• [PROBLEM DESCRIPTION] Return every record below exactly as written, but leave out the pictures.
>> start
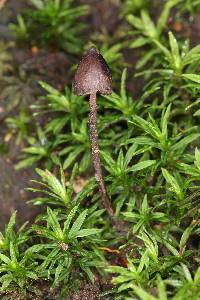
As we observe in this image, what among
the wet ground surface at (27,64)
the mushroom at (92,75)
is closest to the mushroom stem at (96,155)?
the mushroom at (92,75)

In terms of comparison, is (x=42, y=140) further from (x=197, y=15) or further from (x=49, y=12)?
(x=197, y=15)

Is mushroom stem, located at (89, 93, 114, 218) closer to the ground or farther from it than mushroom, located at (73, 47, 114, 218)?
closer to the ground

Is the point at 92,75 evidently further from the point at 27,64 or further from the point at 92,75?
the point at 27,64

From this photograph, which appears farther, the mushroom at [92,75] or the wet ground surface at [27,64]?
the wet ground surface at [27,64]

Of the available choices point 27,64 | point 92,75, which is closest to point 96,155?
point 92,75

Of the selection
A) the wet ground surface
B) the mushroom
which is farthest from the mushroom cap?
the wet ground surface

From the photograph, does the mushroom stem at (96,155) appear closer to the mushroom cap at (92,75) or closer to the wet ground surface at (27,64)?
the mushroom cap at (92,75)

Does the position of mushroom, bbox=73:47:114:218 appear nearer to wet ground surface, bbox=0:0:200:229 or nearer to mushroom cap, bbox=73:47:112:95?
mushroom cap, bbox=73:47:112:95
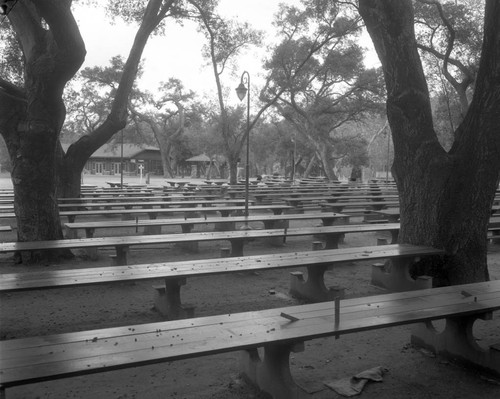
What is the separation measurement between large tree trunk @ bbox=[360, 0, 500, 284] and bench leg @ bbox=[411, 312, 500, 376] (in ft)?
5.61

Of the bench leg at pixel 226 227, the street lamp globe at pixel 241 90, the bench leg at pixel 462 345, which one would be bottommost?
the bench leg at pixel 462 345

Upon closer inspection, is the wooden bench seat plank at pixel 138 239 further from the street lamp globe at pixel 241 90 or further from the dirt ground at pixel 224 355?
the street lamp globe at pixel 241 90

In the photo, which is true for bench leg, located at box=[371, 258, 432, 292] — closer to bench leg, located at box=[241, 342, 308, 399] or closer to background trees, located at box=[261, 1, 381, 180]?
bench leg, located at box=[241, 342, 308, 399]

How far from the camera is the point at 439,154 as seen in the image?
553cm

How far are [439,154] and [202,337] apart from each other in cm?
371

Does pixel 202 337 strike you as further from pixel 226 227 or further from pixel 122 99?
pixel 122 99

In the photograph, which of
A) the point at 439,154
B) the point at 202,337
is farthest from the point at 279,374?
the point at 439,154

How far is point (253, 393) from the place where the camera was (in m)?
3.32

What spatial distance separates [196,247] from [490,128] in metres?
5.20

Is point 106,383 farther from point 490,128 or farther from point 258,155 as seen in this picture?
point 258,155

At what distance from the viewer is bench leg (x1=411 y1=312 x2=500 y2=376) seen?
360 centimetres

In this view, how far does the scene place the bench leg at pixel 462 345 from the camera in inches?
142

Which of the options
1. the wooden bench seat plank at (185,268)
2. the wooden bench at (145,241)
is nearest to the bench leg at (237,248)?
the wooden bench at (145,241)

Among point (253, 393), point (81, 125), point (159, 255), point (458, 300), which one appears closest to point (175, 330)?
point (253, 393)
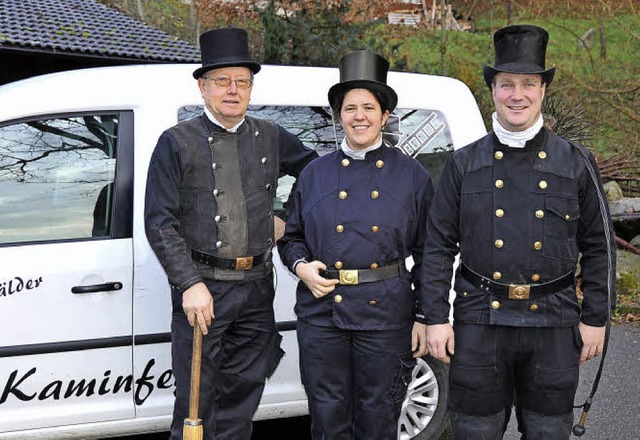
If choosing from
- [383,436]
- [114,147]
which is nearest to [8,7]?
[114,147]

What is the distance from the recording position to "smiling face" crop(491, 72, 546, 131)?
2701 mm

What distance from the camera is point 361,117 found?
2926 millimetres

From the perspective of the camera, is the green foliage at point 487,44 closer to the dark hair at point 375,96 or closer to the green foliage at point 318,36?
the green foliage at point 318,36

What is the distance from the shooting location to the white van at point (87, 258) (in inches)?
131

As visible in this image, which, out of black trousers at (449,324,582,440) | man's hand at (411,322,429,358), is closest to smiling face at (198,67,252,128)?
man's hand at (411,322,429,358)

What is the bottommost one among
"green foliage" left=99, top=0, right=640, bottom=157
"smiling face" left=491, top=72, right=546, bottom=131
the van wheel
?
the van wheel

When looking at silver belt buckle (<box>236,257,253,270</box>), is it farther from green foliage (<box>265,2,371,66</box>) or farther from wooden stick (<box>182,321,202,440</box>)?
green foliage (<box>265,2,371,66</box>)

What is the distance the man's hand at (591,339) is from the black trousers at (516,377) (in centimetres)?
2

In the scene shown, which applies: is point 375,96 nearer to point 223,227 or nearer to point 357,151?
point 357,151

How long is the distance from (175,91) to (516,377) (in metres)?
1.97

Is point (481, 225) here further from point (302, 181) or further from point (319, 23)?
point (319, 23)

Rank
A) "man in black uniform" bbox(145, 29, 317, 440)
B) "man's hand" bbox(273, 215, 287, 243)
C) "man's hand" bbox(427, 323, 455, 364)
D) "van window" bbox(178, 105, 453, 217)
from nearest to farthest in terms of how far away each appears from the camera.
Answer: "man's hand" bbox(427, 323, 455, 364), "man in black uniform" bbox(145, 29, 317, 440), "man's hand" bbox(273, 215, 287, 243), "van window" bbox(178, 105, 453, 217)

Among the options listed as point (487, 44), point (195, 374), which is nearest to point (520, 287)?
point (195, 374)

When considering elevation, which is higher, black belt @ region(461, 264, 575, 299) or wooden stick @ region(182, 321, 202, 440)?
black belt @ region(461, 264, 575, 299)
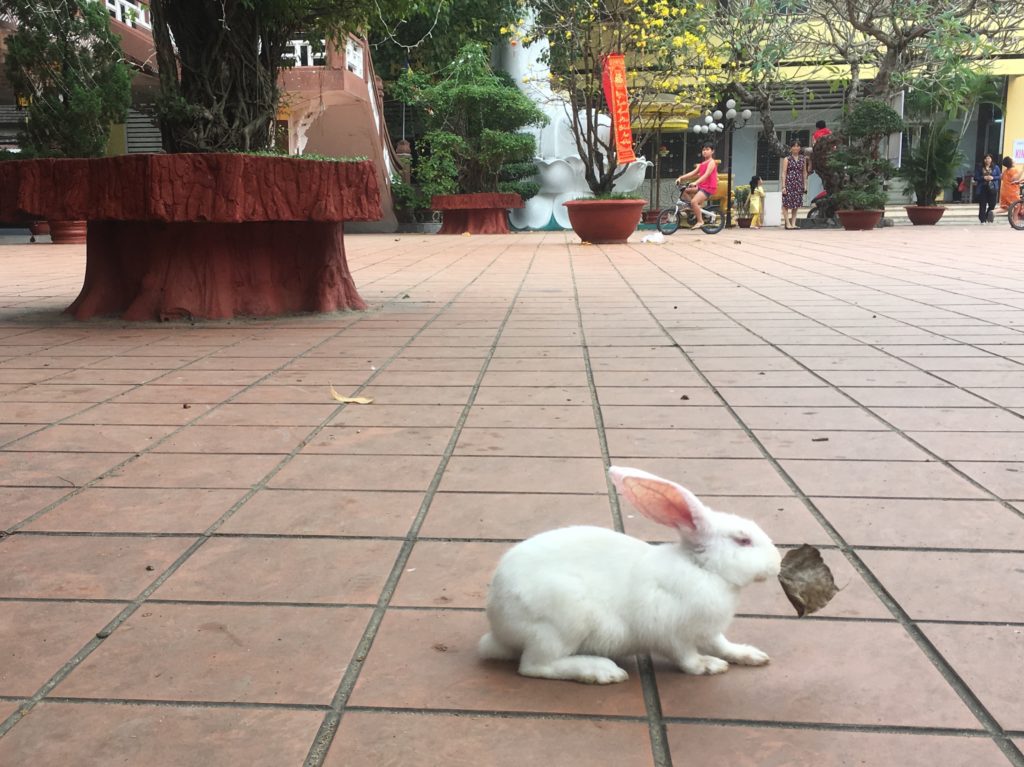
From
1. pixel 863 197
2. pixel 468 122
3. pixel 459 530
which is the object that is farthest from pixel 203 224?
pixel 863 197

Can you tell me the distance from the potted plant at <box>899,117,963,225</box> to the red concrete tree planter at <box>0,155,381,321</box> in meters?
16.5

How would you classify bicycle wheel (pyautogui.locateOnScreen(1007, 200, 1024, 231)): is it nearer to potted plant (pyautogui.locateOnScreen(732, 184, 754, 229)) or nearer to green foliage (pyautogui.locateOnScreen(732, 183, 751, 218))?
potted plant (pyautogui.locateOnScreen(732, 184, 754, 229))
>> end
• [ANSWER TO THIS TASK]
As we observe in this image, what among
the wet ground surface at (27,64)
the mushroom at (92,75)
is closest to the mushroom stem at (96,155)?
the mushroom at (92,75)

In terms of comparison, is (x=42, y=140) further from (x=197, y=15) or further from (x=49, y=12)?
(x=197, y=15)

Is mushroom stem, located at (89, 93, 114, 218) closer to the ground or farther from it than mushroom, located at (73, 47, 114, 218)?
closer to the ground

Is the point at 92,75 evidently further from the point at 27,64 or further from the point at 92,75?
the point at 27,64

From this photograph, which appears farther, the mushroom at [92,75] or the wet ground surface at [27,64]?
the wet ground surface at [27,64]

Of the available choices point 27,64 | point 92,75, which is closest to point 96,155?
point 92,75

Of the selection
A) the wet ground surface
B) the mushroom
which is farthest from the mushroom cap?
the wet ground surface

From the photograph, does the mushroom stem at (96,155) appear closer to the mushroom cap at (92,75) or closer to the wet ground surface at (27,64)?
the mushroom cap at (92,75)

Does the position of mushroom, bbox=73:47:114:218 appear nearer to wet ground surface, bbox=0:0:200:229 or nearer to mushroom cap, bbox=73:47:112:95?
mushroom cap, bbox=73:47:112:95
What is the separation measurement between large tree trunk @ bbox=[360, 0, 500, 284] and bench leg @ bbox=[411, 312, 500, 376] (in ft)?
5.61

Of the bench leg at pixel 226 227, the street lamp globe at pixel 241 90, the bench leg at pixel 462 345, which one would be bottommost?
the bench leg at pixel 462 345

Upon closer inspection, is the wooden bench seat plank at pixel 138 239 further from the street lamp globe at pixel 241 90 or further from the dirt ground at pixel 224 355?
the street lamp globe at pixel 241 90

In the photo, which is true for bench leg, located at box=[371, 258, 432, 292] — closer to bench leg, located at box=[241, 342, 308, 399] or closer to background trees, located at box=[261, 1, 381, 180]?
bench leg, located at box=[241, 342, 308, 399]

How far from the camera is the point at 439,154 as seen in the image?
553cm

How far are [439,154] and [202,337] apart from each other in cm?
371

Does pixel 202 337 strike you as further from pixel 226 227 or further from pixel 122 99?
pixel 122 99

In the photograph, which of
A) the point at 439,154
B) the point at 202,337
is farthest from the point at 279,374?
the point at 439,154

How far is point (253, 393) from the place where the camera was (in m)?
3.32

What spatial distance separates [196,247] from [490,128] in metres?
5.20

Is point 106,383 farther from point 490,128 or farther from point 258,155 as seen in this picture?
point 258,155

At what distance from the viewer is bench leg (x1=411 y1=312 x2=500 y2=376) seen?
360 centimetres

In this view, how far does the scene place the bench leg at pixel 462 345 from the camera in inches?
142

Which of the options
1. the wooden bench seat plank at (185,268)
2. the wooden bench at (145,241)
is nearest to the bench leg at (237,248)?
the wooden bench at (145,241)

Among point (253, 393), point (81, 125), point (159, 255), point (458, 300), which one appears closest to point (175, 330)?
point (253, 393)
If choosing from
- [383,436]
- [114,147]
which is nearest to [8,7]?
[114,147]

What is the distance from the recording position to "smiling face" crop(491, 72, 546, 131)?
2701 mm

What distance from the camera is point 361,117 found?
2926 millimetres

From the perspective of the camera, is the green foliage at point 487,44 closer to the dark hair at point 375,96 or closer to the green foliage at point 318,36?
the green foliage at point 318,36

What is the distance from the shooting location to the white van at point (87, 258) (in inches)?
131

As visible in this image, which, out of black trousers at (449,324,582,440) | man's hand at (411,322,429,358), is closest to smiling face at (198,67,252,128)?
man's hand at (411,322,429,358)

What is the bottommost one among
"green foliage" left=99, top=0, right=640, bottom=157
"smiling face" left=491, top=72, right=546, bottom=131
the van wheel
?
the van wheel

When looking at silver belt buckle (<box>236,257,253,270</box>), is it farther from green foliage (<box>265,2,371,66</box>) or farther from wooden stick (<box>182,321,202,440</box>)?
green foliage (<box>265,2,371,66</box>)

What is the distance the man's hand at (591,339) is from the black trousers at (516,377) (in centimetres)?
2

In the scene shown, which applies: is point 375,96 nearer to point 223,227 or nearer to point 357,151?
point 357,151

How long is the distance from (175,91) to (516,377) (in metres)?
1.97

Is point (481, 225) here further from point (302, 181) or further from point (319, 23)?
point (319, 23)

Rank
A) "man in black uniform" bbox(145, 29, 317, 440)
B) "man's hand" bbox(273, 215, 287, 243)
C) "man's hand" bbox(427, 323, 455, 364)
D) "van window" bbox(178, 105, 453, 217)
from nearest to farthest in terms of how far away each appears from the camera.
Answer: "man's hand" bbox(427, 323, 455, 364), "man in black uniform" bbox(145, 29, 317, 440), "man's hand" bbox(273, 215, 287, 243), "van window" bbox(178, 105, 453, 217)

Among the options listed as point (487, 44), point (195, 374), which is nearest to point (520, 287)?
point (195, 374)

When considering elevation, which is higher, black belt @ region(461, 264, 575, 299) or wooden stick @ region(182, 321, 202, 440)?
black belt @ region(461, 264, 575, 299)
From
1. pixel 863 197
2. pixel 468 122
3. pixel 459 530
which is the object that is farthest from pixel 203 224?
pixel 863 197

Can you tell me the distance from the potted plant at <box>899,117,963,225</box> to the red concrete tree planter at <box>0,155,381,321</box> in meters?
16.5

How would you classify bicycle wheel (pyautogui.locateOnScreen(1007, 200, 1024, 231)): is it nearer to potted plant (pyautogui.locateOnScreen(732, 184, 754, 229)) or nearer to green foliage (pyautogui.locateOnScreen(732, 183, 751, 218))?
potted plant (pyautogui.locateOnScreen(732, 184, 754, 229))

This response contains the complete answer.